ASL 350     American Sign Language IV
Credit Hours: 3
Focuses on the maximum comprehension and expression of American Sign Language. Classroom activities are conducted without voice. Activities require the use of learned strategies. Instruction will stress the understanding and use of non-manual aspects of ASL (mouth morphemes) as well as head and body movements. Students will do ASL presentations on stories or topics from news articles, books, and TV shows related to Deafness.  Prerequisite: ASL 300.

ASL 400     American Sign Language V
Credit Hours: 3
This advanced course will evaluate the student’s abilities in interacting with Deaf Individuals. Language will be required in social and professional levels. Students will master native ASL features from concrete subjects to abstract. Prerequisite: ASL 350.

ASL 407     Linguistics of American Sign Language
Credit Hours: 3
Course focuses on the linguistics of American Sign Language, including phonology, morphology, syntax, and language structural aspects.  Both American Sign Language and English are compared and contrasted, providing students with valuable insight into both languages. Prerequisite: ASL 250.
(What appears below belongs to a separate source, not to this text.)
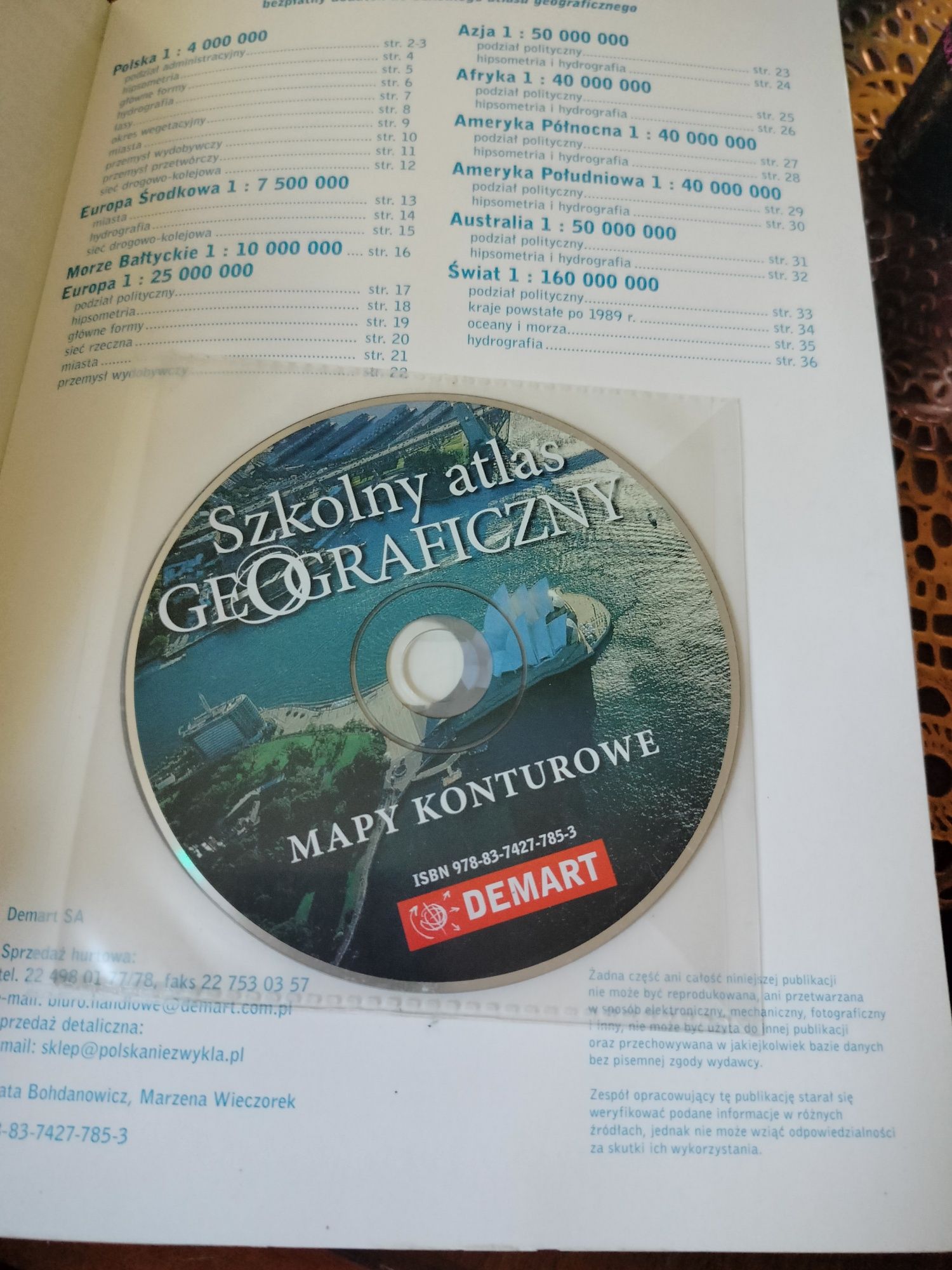 Szkolny atlas geograficzny z mapami i CD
ASL 416     K–12 Sign Language
Credit Hours: 3
This course provides an opportunity to develop skills for increasing vocabulary for K-12 educational interpreters to be more effective. Also this course is to prepare the student for educational interpreting in regards to ethics and skills needed within the K-12 academic settings. Prerequisite: ASL 350 or consent of instructor.

Program Requirements

Degrees Offered: Bachelor of Arts

Sign language interpreters make communication accessible between hearing and Deaf or Hard of Hearing people. Interpreters listen to a spoken message and convert it into a visual message as well as converting the visual message back into a spoken message. A career in interpreting should appeal to those who have a special interest in language and communication and who enjoy working with people. ASL courses may be used to fulfill the foreign language requirement for a BA degree when approved by the specific program. Consult with the Chair of the program for approval.

Program Requirements:

  1. General requirements for a baccalaureate degree, p. 8 of the 2007-2008 Course Catalog.
  2. Required courses: ITP 201. 202, 210, 215, 220, 302, 310, 399, 410, 485
  3. Required support courses: ASL 200, 250, 260, 300, 350, 407, and 416
  4. A grade of "C" or better is required in all ITP courses to count toward major.

Requirements for a Minor:
Students seeking an ASL minor must complete the following courses: ASL 200, 250, 260, 300, 350, and ITP 202.

Active Learning Opportunities

Quincy's focus on practical experience in the workplace is a distinct benefit of the learning process. Through our program, you'll experience at least 150 hours in the field. Under the supervision of a certified professional interpreter, you'll apply your knowledge and skills in a variety of authentic settings including education, business, and public service agencies.

You'll also get signing experience in Quincy's American Sign Language/Interpreting Lab, which is available for individual student use as well as teacher-directed activities. The ASL/Interpreting Lab is equipped with individual work stations, audio/video equipment, and three separate videotaping rooms. The Lab features 12 televisions with DVD and VCR players. Two computer stations are available for in-class feedback, and two workstations are designed for research and web-based receptive practice. Your work in the lab, including videotaping your performance, will enhance and strengthen your skills and accelerate your professional development.